WHAT YOU ARE ASKED TO DO:
Render the entries as a Markdown table with the columns Row and Line. Begin at the line that contains "From the visual", stop after the line that contains "255 centimetres", skip blank lines, and leave the pictures out.

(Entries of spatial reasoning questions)
* * * * * * * * *

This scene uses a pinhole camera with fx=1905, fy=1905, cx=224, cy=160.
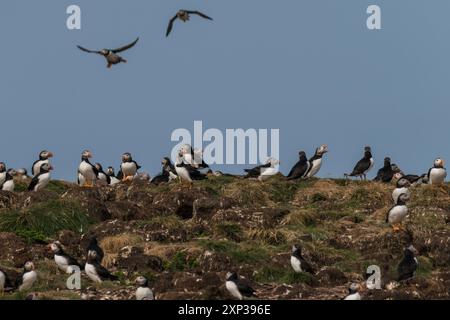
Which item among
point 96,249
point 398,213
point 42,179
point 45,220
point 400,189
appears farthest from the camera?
point 42,179

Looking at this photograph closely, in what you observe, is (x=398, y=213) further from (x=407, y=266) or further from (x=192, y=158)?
(x=192, y=158)

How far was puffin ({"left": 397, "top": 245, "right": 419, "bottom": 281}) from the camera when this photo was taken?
124 ft

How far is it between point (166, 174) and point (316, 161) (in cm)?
411

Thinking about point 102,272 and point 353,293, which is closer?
point 353,293

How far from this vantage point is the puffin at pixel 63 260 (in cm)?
3956

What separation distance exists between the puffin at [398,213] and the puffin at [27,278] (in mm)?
8355

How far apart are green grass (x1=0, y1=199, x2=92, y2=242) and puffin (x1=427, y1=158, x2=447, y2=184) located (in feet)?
29.6

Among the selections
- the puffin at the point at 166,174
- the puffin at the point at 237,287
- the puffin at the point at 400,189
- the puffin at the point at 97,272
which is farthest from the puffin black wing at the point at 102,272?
the puffin at the point at 166,174

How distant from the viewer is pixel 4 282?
37.4 meters

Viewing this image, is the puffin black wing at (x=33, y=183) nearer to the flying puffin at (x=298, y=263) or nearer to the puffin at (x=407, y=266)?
the flying puffin at (x=298, y=263)

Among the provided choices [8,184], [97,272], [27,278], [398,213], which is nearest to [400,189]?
[398,213]

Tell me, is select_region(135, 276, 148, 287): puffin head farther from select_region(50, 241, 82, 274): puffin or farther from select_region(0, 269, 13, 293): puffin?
select_region(50, 241, 82, 274): puffin

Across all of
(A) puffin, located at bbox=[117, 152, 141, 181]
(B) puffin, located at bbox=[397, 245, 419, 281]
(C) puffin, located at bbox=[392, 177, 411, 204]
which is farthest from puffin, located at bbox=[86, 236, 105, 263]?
(A) puffin, located at bbox=[117, 152, 141, 181]
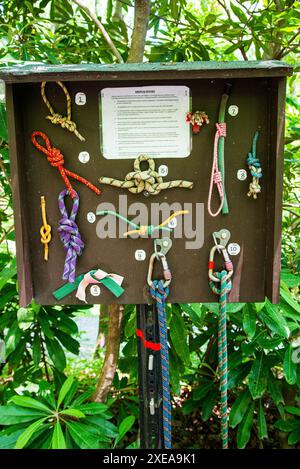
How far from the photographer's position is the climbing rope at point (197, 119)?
0.98 meters

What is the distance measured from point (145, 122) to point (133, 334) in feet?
3.25

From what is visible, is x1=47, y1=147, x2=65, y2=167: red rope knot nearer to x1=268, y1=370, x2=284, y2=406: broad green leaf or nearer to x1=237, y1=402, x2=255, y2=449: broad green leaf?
x1=268, y1=370, x2=284, y2=406: broad green leaf

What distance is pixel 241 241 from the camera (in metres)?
1.04

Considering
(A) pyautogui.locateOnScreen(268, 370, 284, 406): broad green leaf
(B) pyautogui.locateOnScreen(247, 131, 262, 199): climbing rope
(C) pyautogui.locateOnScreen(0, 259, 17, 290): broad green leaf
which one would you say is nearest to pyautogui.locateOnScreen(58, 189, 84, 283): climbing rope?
(B) pyautogui.locateOnScreen(247, 131, 262, 199): climbing rope

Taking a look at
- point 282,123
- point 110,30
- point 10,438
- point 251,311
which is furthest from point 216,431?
point 110,30

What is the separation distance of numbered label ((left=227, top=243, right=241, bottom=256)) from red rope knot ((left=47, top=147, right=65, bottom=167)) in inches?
17.5

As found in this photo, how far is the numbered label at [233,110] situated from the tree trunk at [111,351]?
0.95 m

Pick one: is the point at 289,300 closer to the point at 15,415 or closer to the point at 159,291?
the point at 159,291

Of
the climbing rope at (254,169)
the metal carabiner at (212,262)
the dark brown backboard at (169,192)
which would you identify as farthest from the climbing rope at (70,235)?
the climbing rope at (254,169)

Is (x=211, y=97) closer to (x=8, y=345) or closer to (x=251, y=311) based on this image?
(x=251, y=311)

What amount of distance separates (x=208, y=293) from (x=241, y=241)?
0.49ft

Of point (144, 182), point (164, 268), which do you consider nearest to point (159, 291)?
point (164, 268)

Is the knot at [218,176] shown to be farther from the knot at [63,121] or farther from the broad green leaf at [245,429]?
the broad green leaf at [245,429]

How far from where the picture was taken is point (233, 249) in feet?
3.39
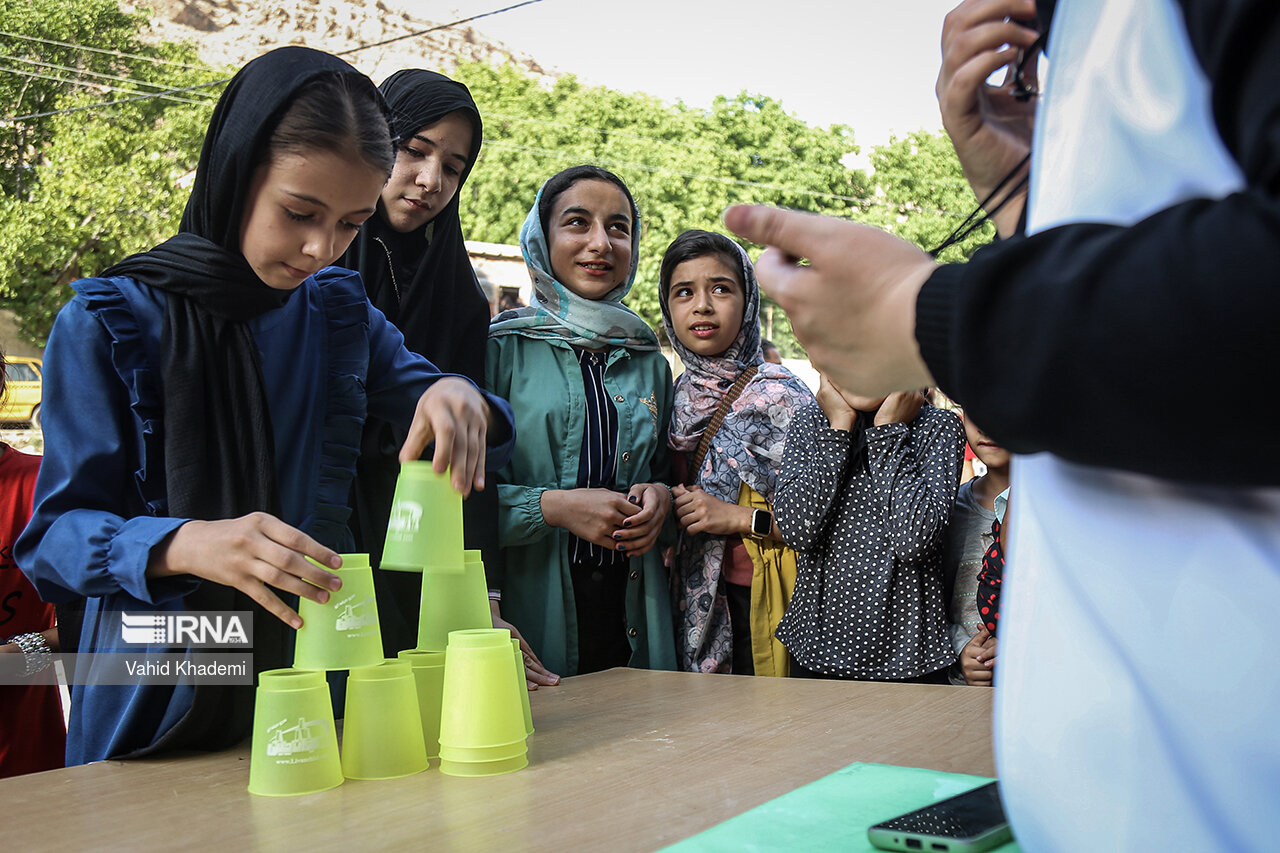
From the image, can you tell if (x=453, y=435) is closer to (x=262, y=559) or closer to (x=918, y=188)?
(x=262, y=559)

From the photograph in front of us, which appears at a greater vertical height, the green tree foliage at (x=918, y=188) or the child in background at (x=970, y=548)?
the green tree foliage at (x=918, y=188)

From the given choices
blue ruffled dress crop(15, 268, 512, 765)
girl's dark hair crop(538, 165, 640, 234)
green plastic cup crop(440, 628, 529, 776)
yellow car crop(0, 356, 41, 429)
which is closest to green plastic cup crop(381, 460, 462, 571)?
green plastic cup crop(440, 628, 529, 776)

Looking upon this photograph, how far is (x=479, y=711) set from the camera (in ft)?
3.99

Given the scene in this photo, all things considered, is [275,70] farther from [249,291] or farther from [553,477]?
[553,477]

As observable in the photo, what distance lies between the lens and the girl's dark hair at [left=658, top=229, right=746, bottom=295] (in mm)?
3027

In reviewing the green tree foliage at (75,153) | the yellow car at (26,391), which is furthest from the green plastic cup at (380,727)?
the green tree foliage at (75,153)

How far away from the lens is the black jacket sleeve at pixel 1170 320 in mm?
441

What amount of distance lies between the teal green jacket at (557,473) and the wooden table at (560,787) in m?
0.73

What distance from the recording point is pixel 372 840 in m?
0.97

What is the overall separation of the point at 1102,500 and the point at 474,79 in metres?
29.7

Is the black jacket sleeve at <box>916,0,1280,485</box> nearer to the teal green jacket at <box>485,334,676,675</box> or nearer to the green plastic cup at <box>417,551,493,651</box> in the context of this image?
the green plastic cup at <box>417,551,493,651</box>

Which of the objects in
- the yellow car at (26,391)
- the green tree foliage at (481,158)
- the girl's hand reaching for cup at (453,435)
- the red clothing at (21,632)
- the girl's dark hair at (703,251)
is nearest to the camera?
the girl's hand reaching for cup at (453,435)

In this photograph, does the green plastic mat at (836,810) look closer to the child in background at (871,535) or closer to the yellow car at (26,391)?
the child in background at (871,535)

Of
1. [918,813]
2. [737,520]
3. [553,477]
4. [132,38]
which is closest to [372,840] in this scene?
[918,813]
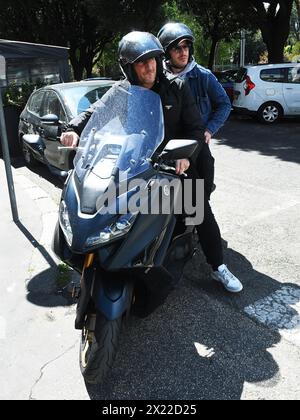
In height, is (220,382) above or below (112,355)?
below

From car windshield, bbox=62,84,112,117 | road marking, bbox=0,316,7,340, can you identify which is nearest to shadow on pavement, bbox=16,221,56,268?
road marking, bbox=0,316,7,340

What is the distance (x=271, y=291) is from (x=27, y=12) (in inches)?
924

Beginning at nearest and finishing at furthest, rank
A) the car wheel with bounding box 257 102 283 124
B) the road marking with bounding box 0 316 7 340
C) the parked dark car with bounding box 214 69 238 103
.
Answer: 1. the road marking with bounding box 0 316 7 340
2. the car wheel with bounding box 257 102 283 124
3. the parked dark car with bounding box 214 69 238 103

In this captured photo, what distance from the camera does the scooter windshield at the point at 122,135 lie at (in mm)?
2559

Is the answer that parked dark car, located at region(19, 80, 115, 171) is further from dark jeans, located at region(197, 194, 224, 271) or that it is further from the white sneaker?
the white sneaker

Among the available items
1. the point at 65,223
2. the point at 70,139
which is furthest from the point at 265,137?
the point at 65,223

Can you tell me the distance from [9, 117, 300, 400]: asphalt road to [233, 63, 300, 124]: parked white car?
735 cm

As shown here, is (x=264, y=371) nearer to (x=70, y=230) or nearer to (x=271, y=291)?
(x=271, y=291)

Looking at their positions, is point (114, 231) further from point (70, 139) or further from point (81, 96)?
point (81, 96)

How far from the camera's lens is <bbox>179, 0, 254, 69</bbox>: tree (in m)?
15.8

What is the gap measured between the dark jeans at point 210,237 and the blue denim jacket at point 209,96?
2.43ft

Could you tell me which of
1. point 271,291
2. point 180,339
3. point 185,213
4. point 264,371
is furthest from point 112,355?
point 271,291
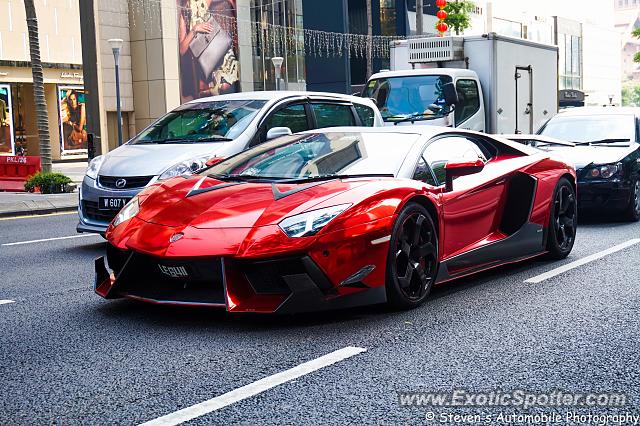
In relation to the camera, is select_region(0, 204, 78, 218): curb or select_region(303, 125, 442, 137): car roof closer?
select_region(303, 125, 442, 137): car roof

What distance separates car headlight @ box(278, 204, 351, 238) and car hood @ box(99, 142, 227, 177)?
4.21 metres

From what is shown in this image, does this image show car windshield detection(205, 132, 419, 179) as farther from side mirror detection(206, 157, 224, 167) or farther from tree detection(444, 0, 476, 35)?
tree detection(444, 0, 476, 35)

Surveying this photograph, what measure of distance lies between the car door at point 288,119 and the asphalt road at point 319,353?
12.3ft

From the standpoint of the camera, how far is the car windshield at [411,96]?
53.0 feet

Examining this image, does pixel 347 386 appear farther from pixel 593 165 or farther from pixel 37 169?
pixel 37 169

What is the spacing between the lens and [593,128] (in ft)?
42.3

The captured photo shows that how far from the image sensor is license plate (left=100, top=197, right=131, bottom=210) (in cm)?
948

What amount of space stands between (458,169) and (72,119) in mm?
38238

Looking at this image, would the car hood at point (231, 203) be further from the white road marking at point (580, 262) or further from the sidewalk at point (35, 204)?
the sidewalk at point (35, 204)

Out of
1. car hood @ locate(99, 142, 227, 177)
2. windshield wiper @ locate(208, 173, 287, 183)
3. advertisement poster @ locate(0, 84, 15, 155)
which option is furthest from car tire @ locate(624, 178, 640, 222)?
advertisement poster @ locate(0, 84, 15, 155)

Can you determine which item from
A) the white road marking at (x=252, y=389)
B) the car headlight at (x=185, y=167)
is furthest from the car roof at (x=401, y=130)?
the car headlight at (x=185, y=167)

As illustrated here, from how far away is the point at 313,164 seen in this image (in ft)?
21.3

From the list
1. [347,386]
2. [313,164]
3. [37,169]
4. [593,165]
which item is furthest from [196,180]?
→ [37,169]

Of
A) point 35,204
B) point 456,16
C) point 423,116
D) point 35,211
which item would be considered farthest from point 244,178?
point 456,16
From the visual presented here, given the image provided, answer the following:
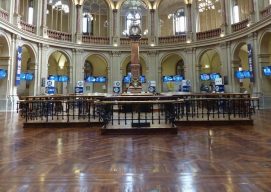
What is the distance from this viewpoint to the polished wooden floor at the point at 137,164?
255 centimetres

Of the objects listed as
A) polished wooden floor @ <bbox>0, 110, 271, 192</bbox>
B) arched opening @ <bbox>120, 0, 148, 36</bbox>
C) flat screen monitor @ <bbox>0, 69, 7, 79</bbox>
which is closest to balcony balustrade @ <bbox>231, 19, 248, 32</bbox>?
arched opening @ <bbox>120, 0, 148, 36</bbox>

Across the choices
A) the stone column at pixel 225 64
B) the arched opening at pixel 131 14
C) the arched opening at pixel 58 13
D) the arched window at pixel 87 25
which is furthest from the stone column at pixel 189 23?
the arched opening at pixel 58 13

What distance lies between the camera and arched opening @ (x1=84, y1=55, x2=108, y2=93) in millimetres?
22531

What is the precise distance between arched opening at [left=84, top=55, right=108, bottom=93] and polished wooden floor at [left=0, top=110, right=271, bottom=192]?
687 inches

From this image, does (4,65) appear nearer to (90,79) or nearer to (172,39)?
(90,79)

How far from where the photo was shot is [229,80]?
1691cm

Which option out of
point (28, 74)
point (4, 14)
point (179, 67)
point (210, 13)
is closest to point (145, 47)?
point (179, 67)

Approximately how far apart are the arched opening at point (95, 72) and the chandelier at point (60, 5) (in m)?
4.97

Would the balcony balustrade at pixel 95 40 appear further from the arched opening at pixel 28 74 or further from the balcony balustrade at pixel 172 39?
the balcony balustrade at pixel 172 39

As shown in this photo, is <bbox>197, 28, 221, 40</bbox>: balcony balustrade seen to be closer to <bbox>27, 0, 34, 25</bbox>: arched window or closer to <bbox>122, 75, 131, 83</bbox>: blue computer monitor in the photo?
<bbox>122, 75, 131, 83</bbox>: blue computer monitor

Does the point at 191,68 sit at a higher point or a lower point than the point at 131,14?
lower

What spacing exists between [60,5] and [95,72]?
7.19 meters

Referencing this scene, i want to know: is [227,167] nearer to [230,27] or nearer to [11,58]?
[11,58]

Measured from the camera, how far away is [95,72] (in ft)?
77.7
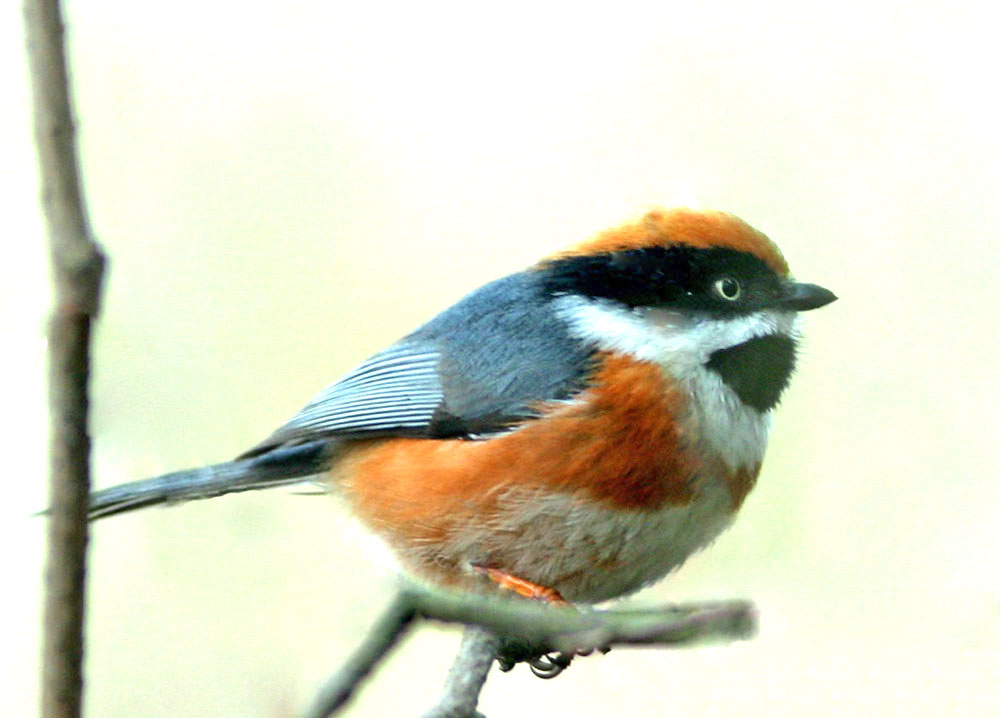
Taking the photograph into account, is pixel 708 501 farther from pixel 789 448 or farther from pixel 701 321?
pixel 789 448

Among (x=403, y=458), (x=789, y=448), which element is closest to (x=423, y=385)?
(x=403, y=458)

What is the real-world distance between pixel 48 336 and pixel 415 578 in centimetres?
235

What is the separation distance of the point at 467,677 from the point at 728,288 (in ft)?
3.73

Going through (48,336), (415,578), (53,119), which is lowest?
(415,578)

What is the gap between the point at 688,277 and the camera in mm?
2934

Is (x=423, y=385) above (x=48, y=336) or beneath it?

* * * * * * * * *

SOLVED EXERCISE:
| Row | Line |
|---|---|
| 1 | From the visual presented here, given the image provided, answer the following: |
| 2 | What is the distance from this viewpoint to the polished wooden floor at the point at 137,164? |
| 3 | 255 centimetres |